Thaís | @analiseliteraria 23/07/2020A culpa é sempre indubitável"É um aparelho peculiar." Assim começa a célebre novela de Kafka, escrita em 1914, mas publicada em 1919. Na obra temos um jovem que é condenado à morte em um aparelho de tortura, por um oficial que é ao mesmo tempo juiz e carrasco, sentenciando sempre de acordo com a máxima de que "a culpa é sempre indubitável". O jovem não sabe que foi condenado, menos ainda qual crime cometeu, ignorante do próprio passado e futuro. O crime será entalhado em seu corpo pelo aparelho – literalmente. Foucault, posteriormente, dirá que o corpo é um espaço de manifestação política do poder e da verdade.
O oficial manifesta uma adoração – quase erótica – pela máquina punitiva. Nessa edição excepcional da Antofágica, o advogado e professor Lenio Streck escreve como Kafka é atemporal em apresentar "um sádico gozo com a punição, tornando irrelevante os caminhos – se institucionalizados ou não, se constitucionalmente adequados ou não etc. – a percorrer."
Kafka nos alerta para o totalitarismo, a arbitrariedade de um regime que sentencia sem fundamentar sua acusação, negando qualquer possibilidade de defesa. O aparelho representa "um sistema que se percebe um terrível fim em si mesmo."

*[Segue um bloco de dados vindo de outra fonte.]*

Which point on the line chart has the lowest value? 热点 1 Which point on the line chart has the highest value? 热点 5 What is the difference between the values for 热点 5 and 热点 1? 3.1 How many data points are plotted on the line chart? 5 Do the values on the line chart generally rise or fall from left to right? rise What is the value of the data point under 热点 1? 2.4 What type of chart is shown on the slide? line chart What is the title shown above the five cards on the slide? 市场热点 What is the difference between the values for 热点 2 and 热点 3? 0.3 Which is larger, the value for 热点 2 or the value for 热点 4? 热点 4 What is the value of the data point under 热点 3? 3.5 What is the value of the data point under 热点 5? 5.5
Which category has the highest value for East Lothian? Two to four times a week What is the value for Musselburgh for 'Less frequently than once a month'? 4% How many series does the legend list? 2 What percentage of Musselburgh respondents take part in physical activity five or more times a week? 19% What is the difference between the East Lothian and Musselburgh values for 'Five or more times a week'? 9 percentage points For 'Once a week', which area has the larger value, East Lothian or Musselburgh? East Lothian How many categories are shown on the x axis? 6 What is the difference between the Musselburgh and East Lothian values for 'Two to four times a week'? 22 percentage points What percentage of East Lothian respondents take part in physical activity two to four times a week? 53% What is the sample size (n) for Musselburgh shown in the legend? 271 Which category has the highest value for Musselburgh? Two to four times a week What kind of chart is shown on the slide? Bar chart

Em toda a história da humanidade, desde a inquisição, passando pelo holocausto, e nos dias de hoje, com as fakes news, que são responsáveis por causarem até mesmo mortes (como o caso da senhora morta por ter sido acusada de ser sequestradora de crianças - no fim, não era), não houve algo muito semelhante ao que acontece no livro? Uma instituição como a igreja, um governo autoritário, os "cidadãos de bem", não são todos ao mesmo tempo juiz e carrasco de um "crime" que nem sequer é fundamentado? Indo mais além, eles não usam também de seu próprio aparelho-máquina para punir? Na Inquisição, a fogueira; no Holocausto, os campos de concentração; o aparelho-máquina atual pode ser de vários modelos, linchamentos até a morte, linchamentos virtuais, ataques de ódio, tudo em nome de moral que eles respeitam, como o oficial. São tantas as reflexões que esse livro me causou, não garanto que foi fácil de engolir, mas não à toa que Kafka é o autor do desespero.